Après une période plutôt prospère, les choses changent brusquement. Vers 70.000 ans avant J.C, un coup de froid frappe la planète et divise par cinq le nombre de proies. Il réduit également les ressources végétales. Néandertal subit de plein fouet ce phénomène climatique et désormais, il doit suivre les rennes migrateurs. La température de l'actuelle Haute-Saintonge est alors celle de la Norvège.

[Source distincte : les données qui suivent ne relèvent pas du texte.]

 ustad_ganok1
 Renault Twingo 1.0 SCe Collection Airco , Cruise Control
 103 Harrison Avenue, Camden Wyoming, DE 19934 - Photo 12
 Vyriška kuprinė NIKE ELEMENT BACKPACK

Dans la région, les hommes grelottent et doivent s’adapter sous peine de disparaître. Ils développent de nouveaux procédés et mettent au point ce qu’on pourrait appeler « la première économie ». Ils apprennent à se répartir les tâches comme le montre la fouille de chez Pinaud. Les uns chassent et rapportent le gibier, les autres découpent et préparent la viande, constituent des réserves et exportent des morceaux. Parmi leurs outils, figure le fameux silex grain de mil qu’on a retrouvé jusqu’en Corrèze ; d'autres sont issus de la Haute-Vienne et du Massif Central. Les « sociétés de transport » apparaissent : les hommes effectuent plusieurs centaines de kilomètres à pied pour acheminer leur "garde-manger" en d’autres lieux. 

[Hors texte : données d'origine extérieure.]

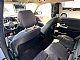 Mercedes-Benz&nbsp;GLB-Razred&nbsp;<small><strong>GLB 250 AMG-50.000km-18COL-LED-KAMERA-AMBIENT-BURM</strong></small>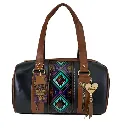 [B5BA3VROSN] BAUL 3 VAQUETA .webp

Au fil du temps, plusieurs milliers de rennes ont été tués, d’où une présence incroyable d'os qui suscite la curiosité. « Chez Pinaud est un vaste lieu de découpe. Les hommes s'organisaient pour les périodes de disette » explique William Rendu. Il n’est occupé qu’à certains moments de l’année et ne sert qu’à la même activité. Il a été utilisé par plusieurs dizaines de générations de Néandertaliens, d’où une transmission du savoir. Aucun ossement humain n’a été découvert à Jonzac, contrairement à Saint-Césaire où la célèbre Pierrette a fait beaucoup parler d’elle. « Ce site est intact. Il s’agit du sol que les Néandertaliens ont laissé, foulé. Il y a très peu de gisements semblables. C’est exceptionnel pour les chercheurs » remarque William Rendu. Il sera ouvert au public samedi 21 septembre de 9 h à 12 h et de 13 h 30 à 17 h 30 (réservations à l'office de tourisme 05 46 48 49 29).

Le sol tel que l'ont laissé les Néandertaliens, jonché d'ossements de rennes
(les os étaient brisés pour récupérer la graisse et la moëlle). 

• Chez Pinaud est un site majeur qui permet de mieux comprendre nos sociétés passées et un chantier école qui construit des ponts pour les sociétés futures.